* **Your task**:
Beginning with the line that contains "Tanzania, site L10, 2011-07-30", reproduce every line through the end of the records below exactly, and leave the pictures out.

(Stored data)
►

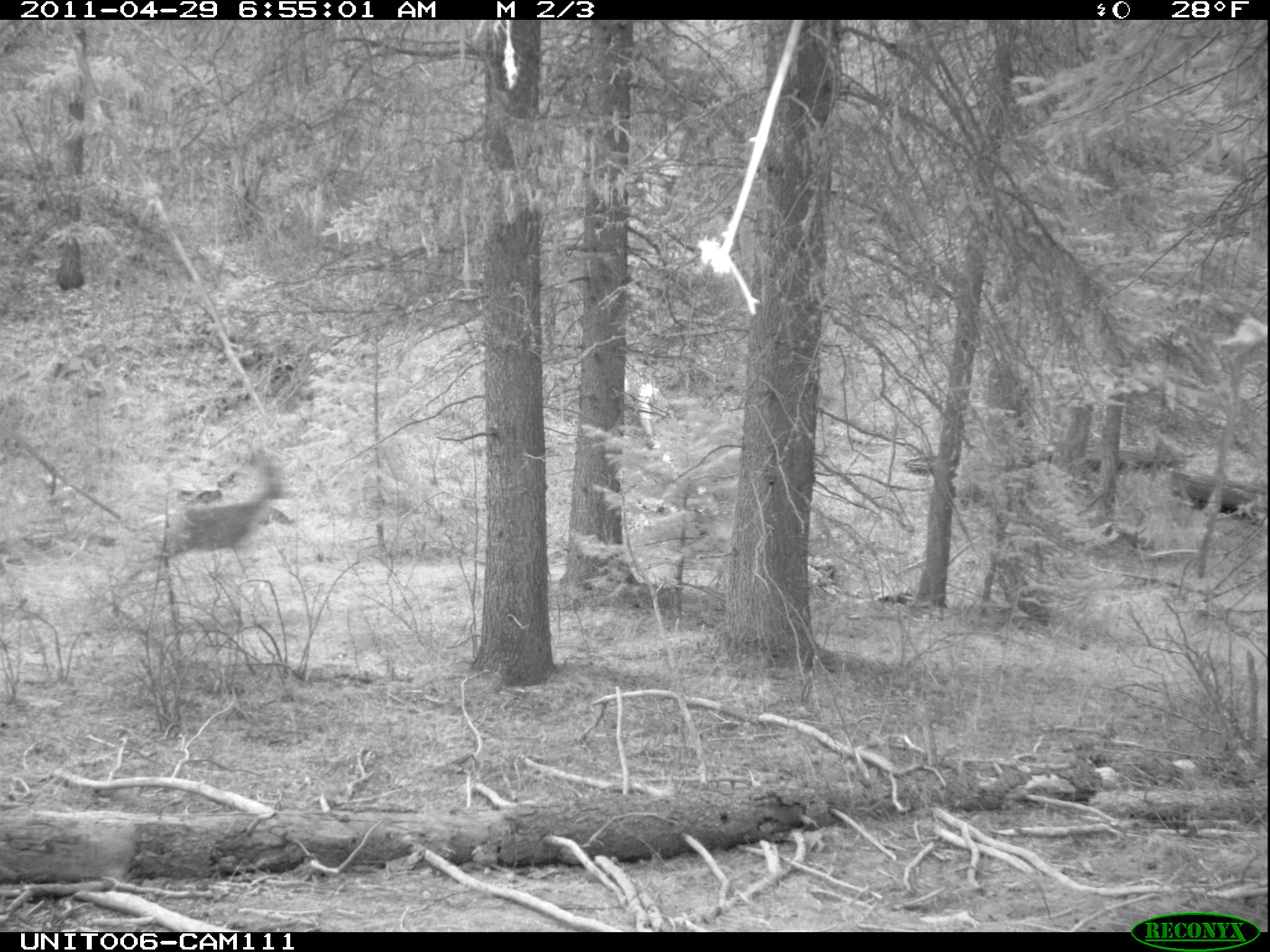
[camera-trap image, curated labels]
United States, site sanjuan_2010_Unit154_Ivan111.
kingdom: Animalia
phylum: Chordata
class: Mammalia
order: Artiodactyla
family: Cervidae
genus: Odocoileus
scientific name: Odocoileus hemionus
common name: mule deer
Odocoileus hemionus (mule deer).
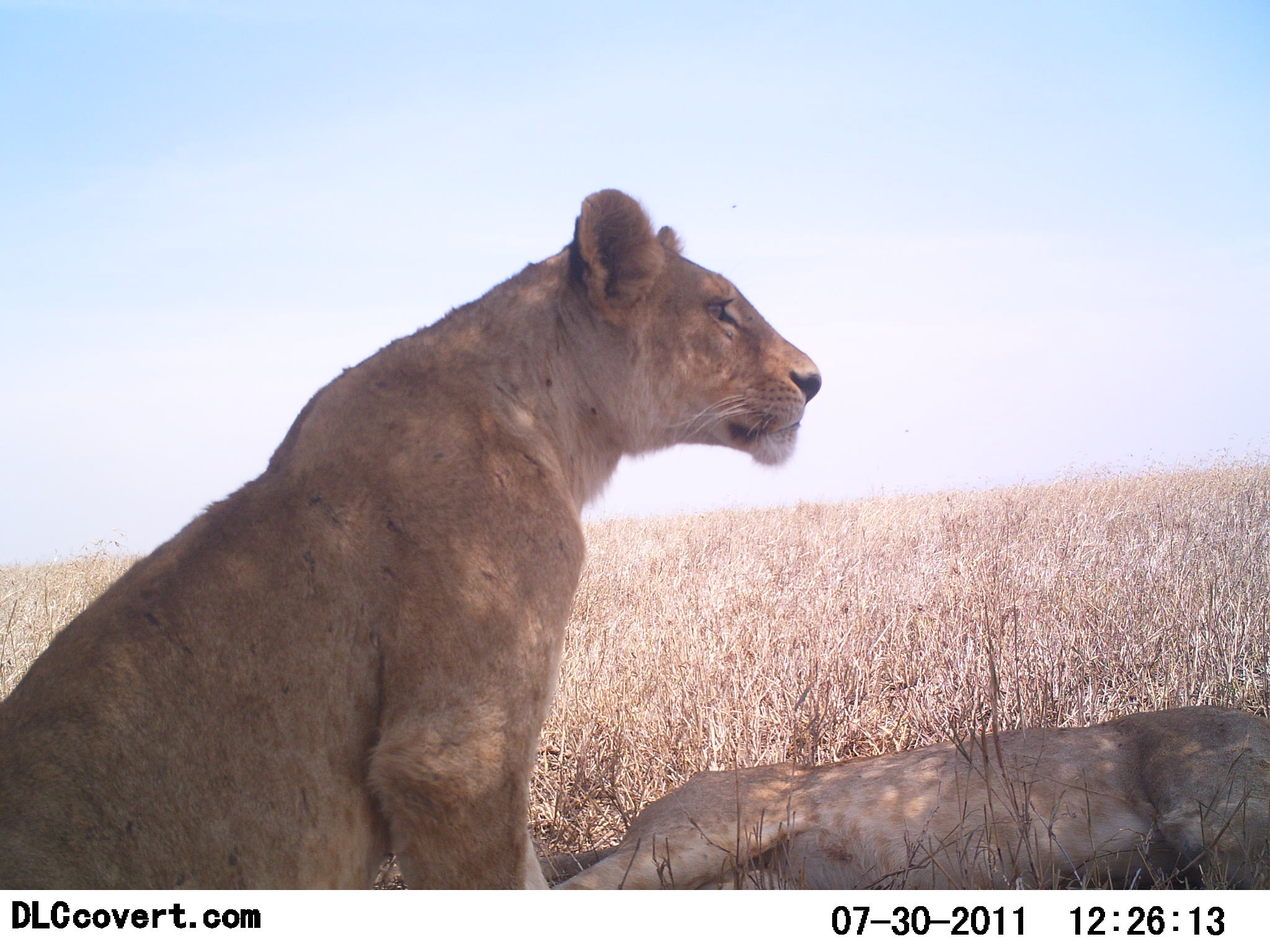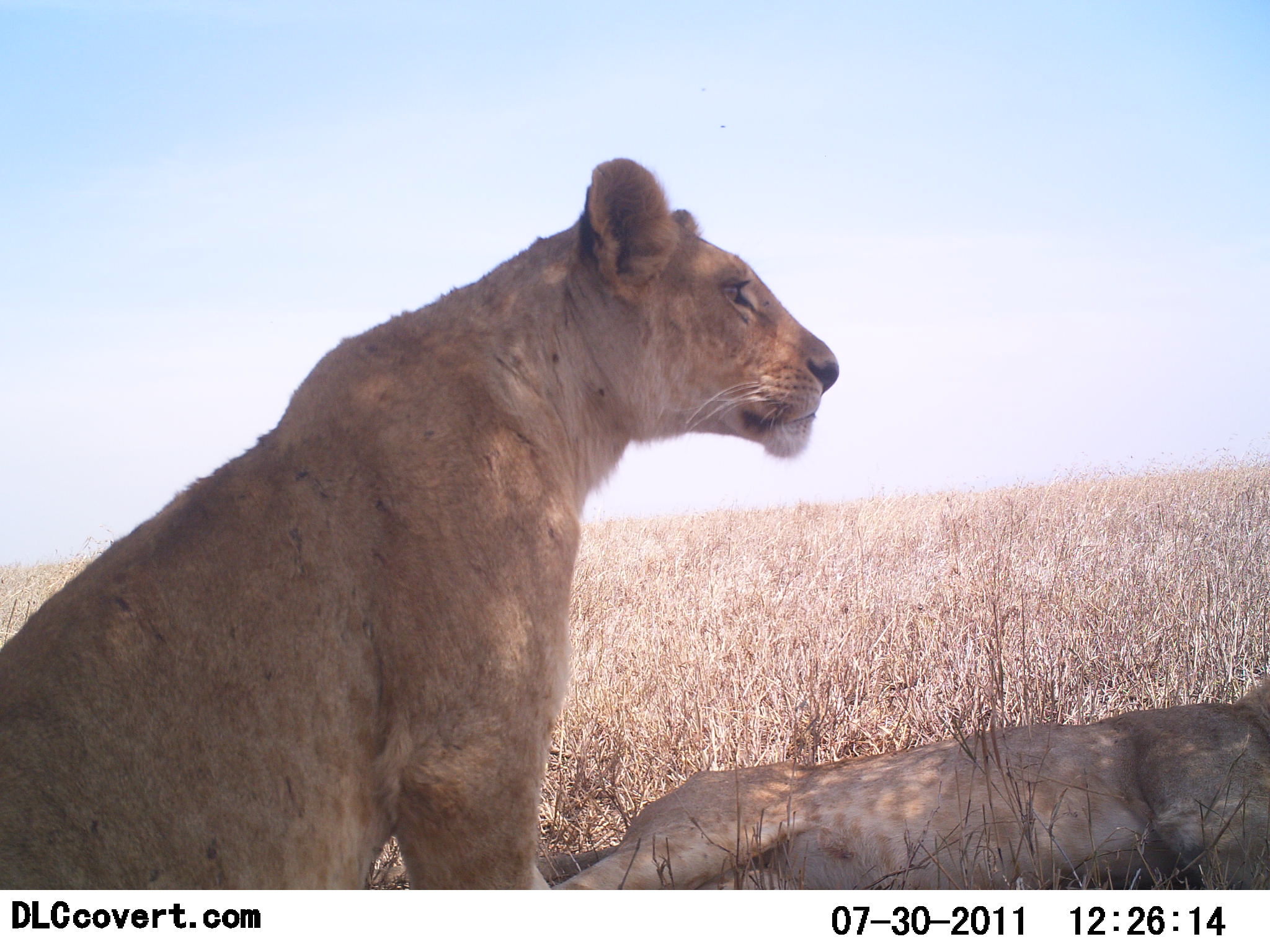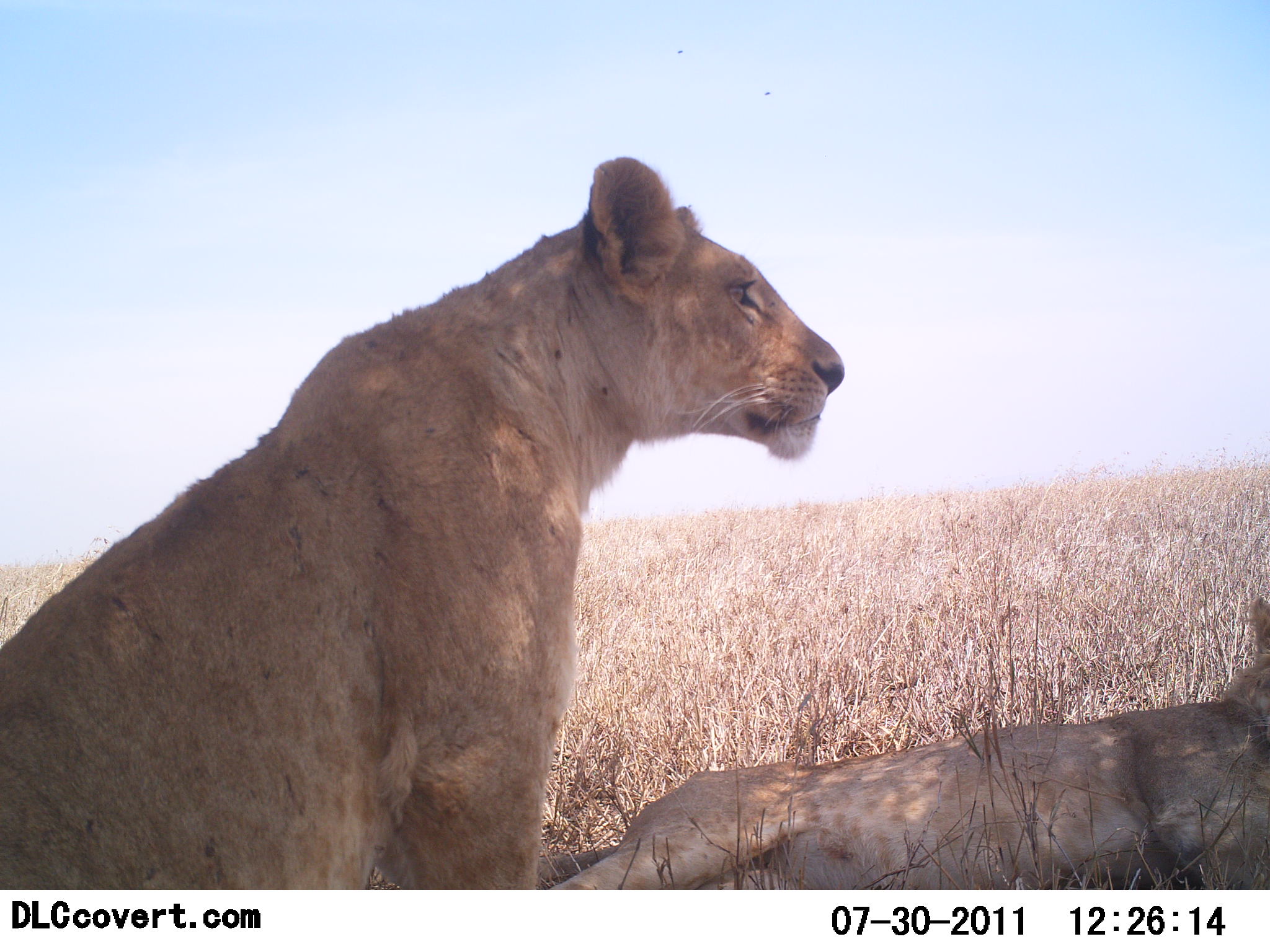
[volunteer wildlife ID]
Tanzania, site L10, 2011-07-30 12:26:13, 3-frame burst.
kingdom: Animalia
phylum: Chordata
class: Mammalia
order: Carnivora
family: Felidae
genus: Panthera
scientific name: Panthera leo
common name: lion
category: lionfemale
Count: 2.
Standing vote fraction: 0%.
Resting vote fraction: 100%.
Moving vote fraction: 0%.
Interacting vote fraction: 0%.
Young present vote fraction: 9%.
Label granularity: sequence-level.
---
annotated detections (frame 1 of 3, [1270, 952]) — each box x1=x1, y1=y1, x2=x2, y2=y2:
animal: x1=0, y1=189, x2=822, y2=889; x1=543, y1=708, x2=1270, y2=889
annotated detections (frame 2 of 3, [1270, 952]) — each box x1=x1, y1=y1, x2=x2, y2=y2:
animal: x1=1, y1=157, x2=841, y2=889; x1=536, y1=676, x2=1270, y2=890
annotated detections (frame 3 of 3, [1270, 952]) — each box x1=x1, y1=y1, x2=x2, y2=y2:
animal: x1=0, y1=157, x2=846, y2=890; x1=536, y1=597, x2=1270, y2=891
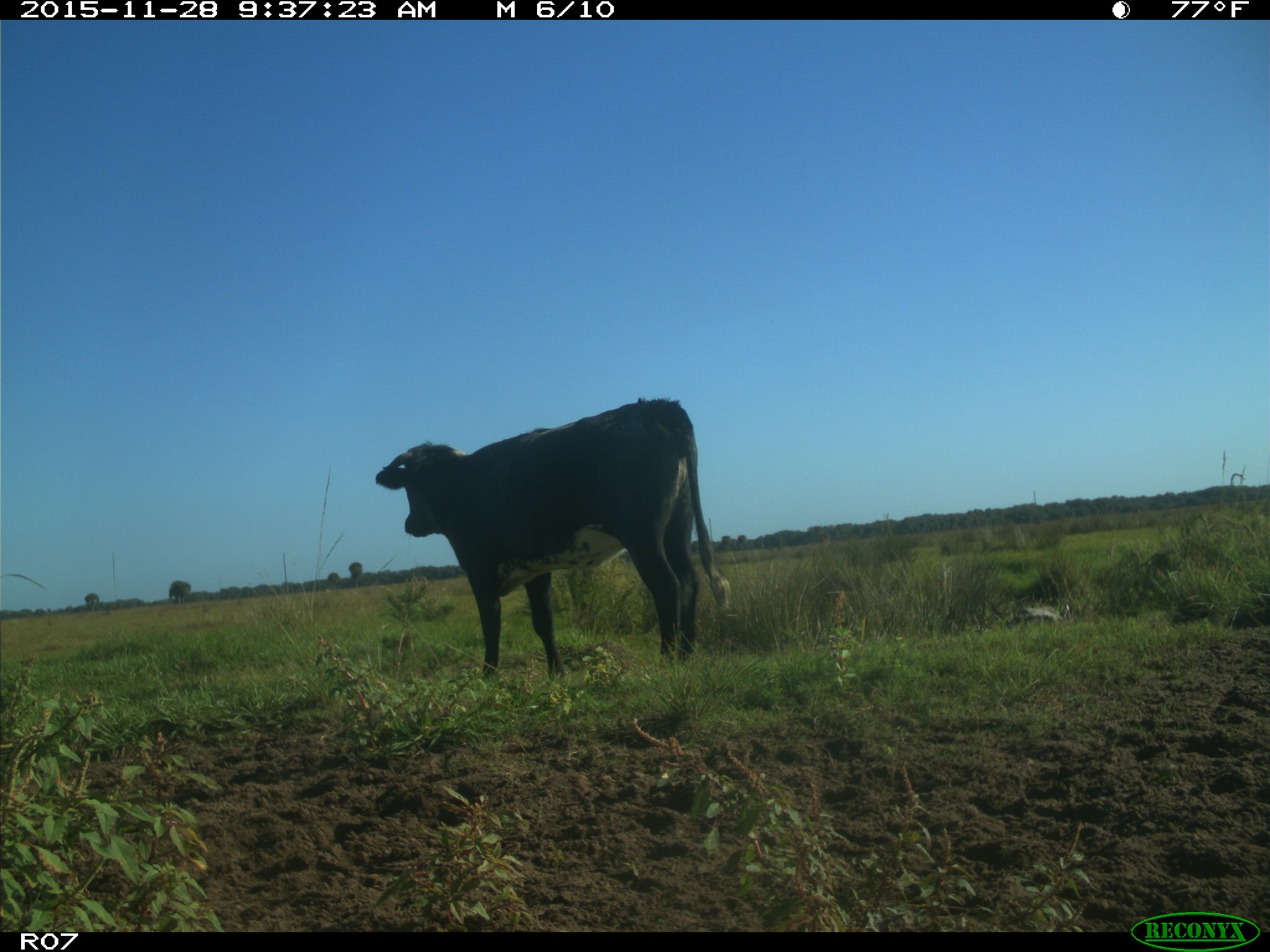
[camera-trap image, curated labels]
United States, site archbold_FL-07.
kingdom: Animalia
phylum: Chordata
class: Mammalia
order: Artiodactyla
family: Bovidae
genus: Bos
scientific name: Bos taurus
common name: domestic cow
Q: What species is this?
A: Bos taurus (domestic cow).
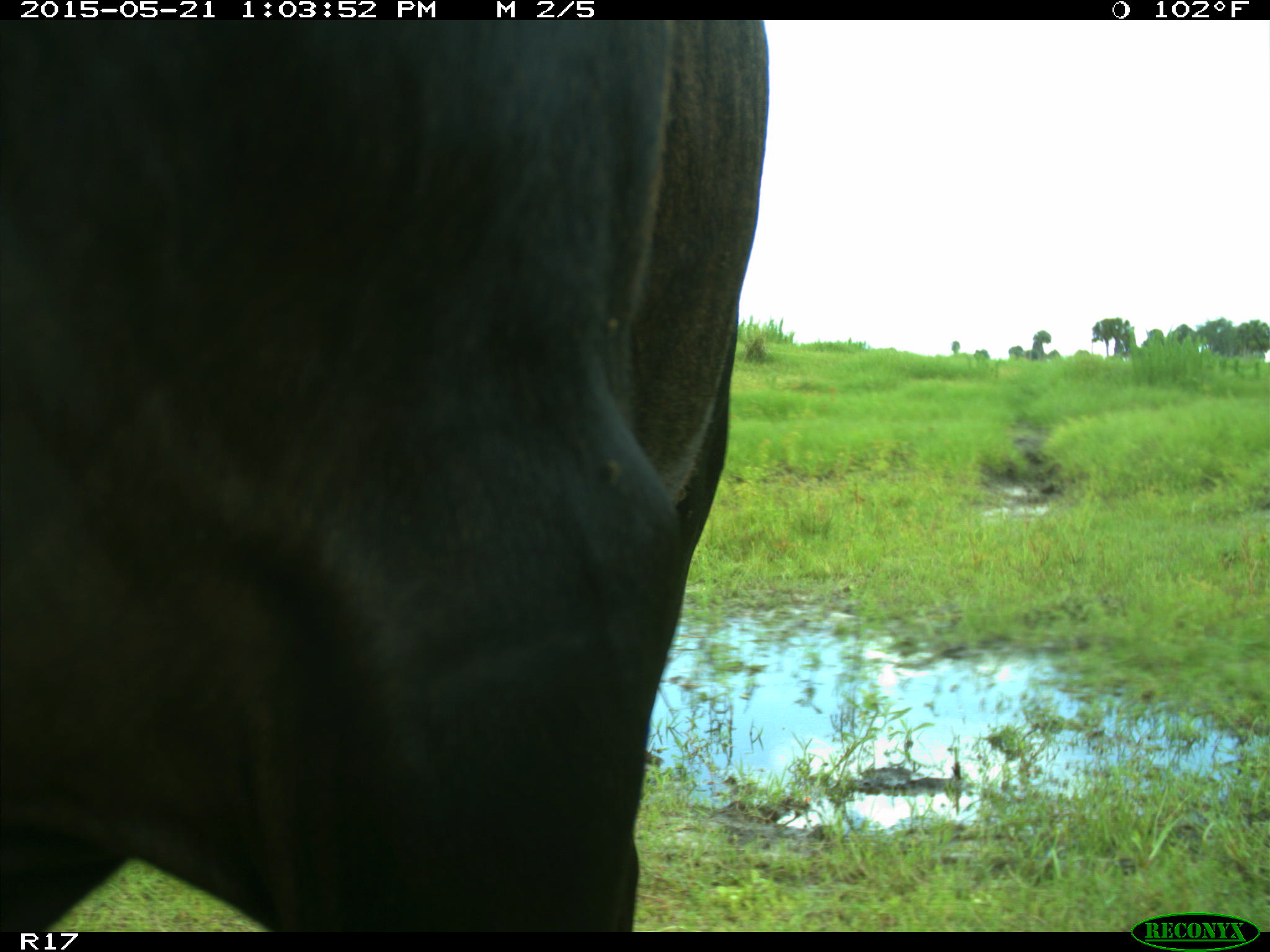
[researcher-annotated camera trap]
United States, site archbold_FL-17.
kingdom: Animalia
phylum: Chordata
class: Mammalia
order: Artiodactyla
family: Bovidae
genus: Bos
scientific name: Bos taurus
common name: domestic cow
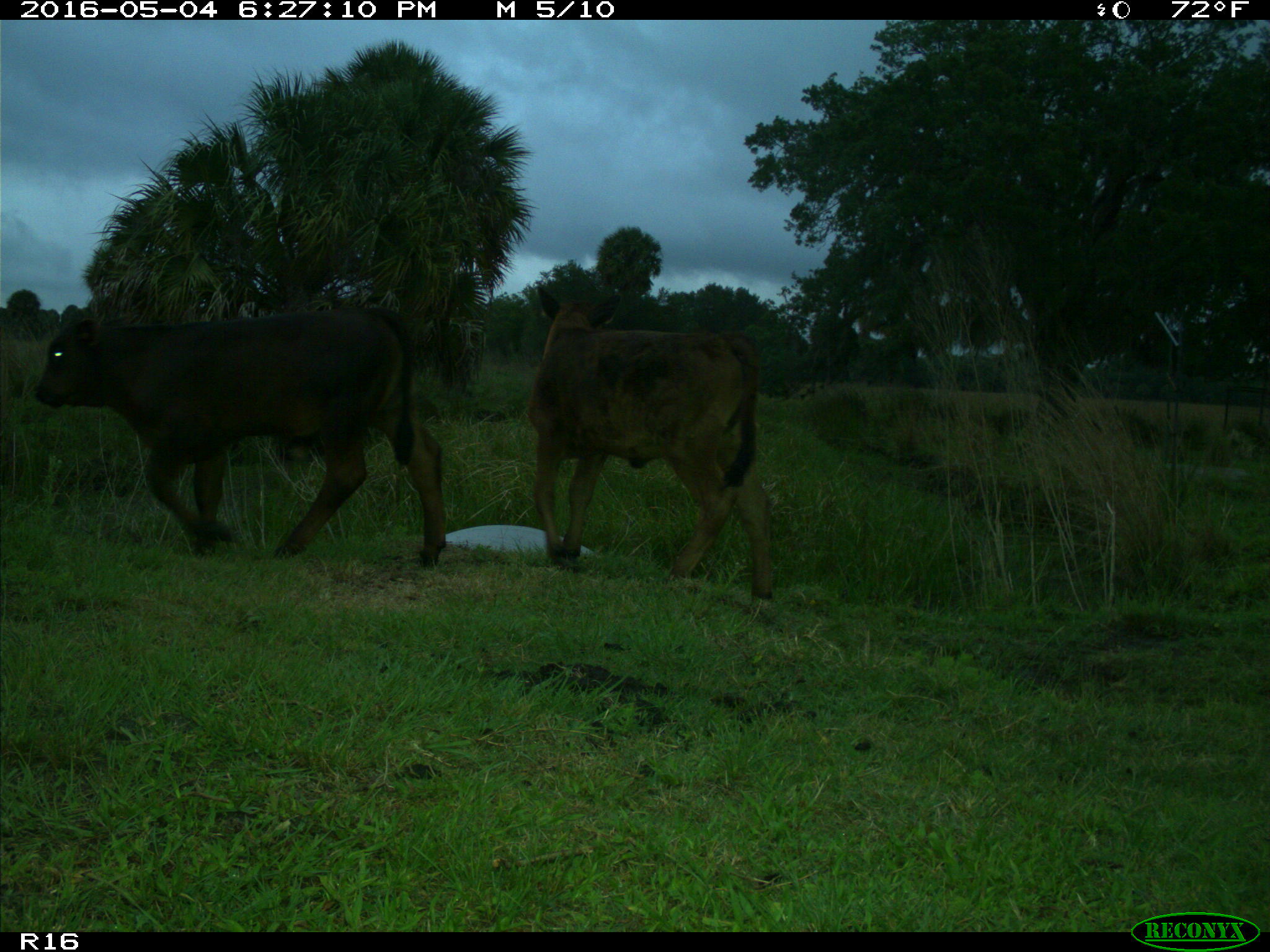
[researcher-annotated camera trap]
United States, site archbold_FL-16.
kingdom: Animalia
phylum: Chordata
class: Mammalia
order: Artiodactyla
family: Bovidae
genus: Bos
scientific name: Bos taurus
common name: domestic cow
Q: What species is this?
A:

◄

* **Answer space**:
Tanzania, site L10, 2011-07-30 12:26:13, 3-frame burst.
kingdom: Animalia
phylum: Chordata
class: Mammalia
order: Carnivora
family: Felidae
genus: Panthera
scientific name: Panthera leo
common name: lion
category: lionfemale
Count: 2.
Standing vote fraction: 0%.
Resting vote fraction: 100%.
Moving vote fraction: 0%.
Interacting vote fraction: 0%.
Young present vote fraction: 9%.
Label granularity: sequence-level.
---
annotated detections (frame 1 of 3, [1270, 952]) — each box x1=x1, y1=y1, x2=x2, y2=y2:
animal: x1=0, y1=189, x2=822, y2=889; x1=543, y1=708, x2=1270, y2=889
annotated detections (frame 2 of 3, [1270, 952]) — each box x1=x1, y1=y1, x2=x2, y2=y2:
animal: x1=1, y1=157, x2=841, y2=889; x1=536, y1=676, x2=1270, y2=890
annotated detections (frame 3 of 3, [1270, 952]) — each box x1=x1, y1=y1, x2=x2, y2=y2:
animal: x1=0, y1=157, x2=846, y2=890; x1=536, y1=597, x2=1270, y2=891
[camera-trap image, curated labels]
United States, site archbold_FL-07.
kingdom: Animalia
phylum: Chordata
class: Mammalia
order: Artiodactyla
family: Bovidae
genus: Bos
scientific name: Bos taurus
common name: domestic cow
Q: What species is this?
A: Bos taurus (domestic cow).
[researcher-annotated camera trap]
United States, site archbold_FL-17.
kingdom: Animalia
phylum: Chordata
class: Mammalia
order: Artiodactyla
family: Bovidae
genus: Bos
scientific name: Bos taurus
common name: domestic cow
[researcher-annotated camera trap]
United States, site archbold_FL-16.
kingdom: Animalia
phylum: Chordata
class: Mammalia
order: Artiodactyla
family: Bovidae
genus: Bos
scientific name: Bos taurus
common name: domestic cow
Q: What species is this?
A:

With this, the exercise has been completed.